@NonlinOrg
I went to your link. How can you write so much about something you don’t understand?
Here is a doozy of a paragraph right at the very beginning:
"Evolution is defined as “changes in gene frequencies in populations”.
For an aspiring scientific theory, this is vague and meaningless since every single newborn changes the gene frequency in a population."
There is nothing vague and meaningless about something you can Count.
Now that we have adequate genome technology, we can literally take a population of 1000 (let’s say…) Mice. And for the sake of simplicity, let’s say we are Only interested in Gene “A”, that comes in 5 forms.
And in 1000 mice, the allele proportions are:
673 mice have Allele #1,
135 mice have Allele #2,
88 Allele #3,
59 Allele #4, and
45 Allele #5.
1000 total pop.
So why is this vague? Or meaningless? This is incredible precision… now that we can tell precisely what makes one Allele different from another.
673 = 67.3%
135 = 13.5%
88 = 8.8%
59 = 5.9%
45 = 4.5%
1000 = 100.000%
So let’s imagine that there is ONE new birth. And for the gene we are tracking, we determine
that the new baby mouse has Allele #2, increasing the count from 135 to 136, and the total is now 1001.0 , instead of 1000.0.
This changes the percentage for the 2nd allele by 0.000864, or roughly 9 hundreds of an additional percentage, which looks like this: 13.5% becomes 13.59%.
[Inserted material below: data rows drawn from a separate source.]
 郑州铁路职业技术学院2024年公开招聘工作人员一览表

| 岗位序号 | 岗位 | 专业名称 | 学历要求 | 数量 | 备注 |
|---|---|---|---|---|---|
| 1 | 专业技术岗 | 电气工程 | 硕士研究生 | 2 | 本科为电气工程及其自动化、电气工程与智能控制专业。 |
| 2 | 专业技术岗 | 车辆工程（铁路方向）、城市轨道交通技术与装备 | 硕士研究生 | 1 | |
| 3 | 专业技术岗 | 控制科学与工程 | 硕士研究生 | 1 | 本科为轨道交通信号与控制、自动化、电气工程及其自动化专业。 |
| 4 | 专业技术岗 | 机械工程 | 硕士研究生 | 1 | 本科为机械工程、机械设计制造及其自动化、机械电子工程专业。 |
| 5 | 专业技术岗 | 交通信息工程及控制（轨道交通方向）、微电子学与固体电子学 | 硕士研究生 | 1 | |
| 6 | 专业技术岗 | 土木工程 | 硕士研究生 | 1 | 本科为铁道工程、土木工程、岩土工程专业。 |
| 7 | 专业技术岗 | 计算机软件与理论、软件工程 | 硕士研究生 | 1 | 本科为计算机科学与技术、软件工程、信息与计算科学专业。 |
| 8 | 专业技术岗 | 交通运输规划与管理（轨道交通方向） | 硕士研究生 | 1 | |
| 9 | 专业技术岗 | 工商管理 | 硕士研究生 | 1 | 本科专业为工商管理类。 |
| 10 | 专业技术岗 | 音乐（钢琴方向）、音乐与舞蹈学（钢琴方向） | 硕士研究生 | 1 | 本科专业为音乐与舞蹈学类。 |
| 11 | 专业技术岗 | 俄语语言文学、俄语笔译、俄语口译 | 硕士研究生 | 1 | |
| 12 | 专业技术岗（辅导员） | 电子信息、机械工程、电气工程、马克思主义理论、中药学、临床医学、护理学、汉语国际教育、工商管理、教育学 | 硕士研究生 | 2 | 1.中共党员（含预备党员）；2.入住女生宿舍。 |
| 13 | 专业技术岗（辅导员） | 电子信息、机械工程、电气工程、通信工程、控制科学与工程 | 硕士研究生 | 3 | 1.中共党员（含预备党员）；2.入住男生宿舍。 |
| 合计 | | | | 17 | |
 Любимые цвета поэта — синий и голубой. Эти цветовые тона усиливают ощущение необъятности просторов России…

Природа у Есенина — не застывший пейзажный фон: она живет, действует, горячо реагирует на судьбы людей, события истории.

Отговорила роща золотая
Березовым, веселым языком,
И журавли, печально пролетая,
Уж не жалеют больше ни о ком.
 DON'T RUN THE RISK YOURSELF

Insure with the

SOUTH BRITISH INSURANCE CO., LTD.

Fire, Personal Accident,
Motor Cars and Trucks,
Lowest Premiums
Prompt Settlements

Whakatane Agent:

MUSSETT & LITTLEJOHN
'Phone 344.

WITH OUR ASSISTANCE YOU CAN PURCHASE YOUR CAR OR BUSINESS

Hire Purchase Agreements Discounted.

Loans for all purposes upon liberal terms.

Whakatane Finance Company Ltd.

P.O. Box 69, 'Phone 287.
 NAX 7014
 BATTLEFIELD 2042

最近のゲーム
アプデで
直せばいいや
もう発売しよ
As you can see, if we are rounding, there is no change in Allele frequency at all with just 1 birth.
So… as you can see… these statistics are:
- countable,
- provide adjustable precision,
- are as meaningful as your precision allows.
Thus, your sentence: “For an aspiring scientific theory, this is vague and meaningless since every single newborn changes the gene frequency in a population.”
is wrong in just about every way it is possible for a sentence to be wrong.
It isn’t vague.
It isn’t meaningless.
It is only meaningless if you expect that one birth is supposed to have monumental affects.
But experts can tell you that the larger the population, the more stable allele proportions become.
It’s only when a population is on the verge of extinction that allele proportions have the power to dramatically shift … because there it is easier to influence a population of 50 than it is to influence a population of 50,000.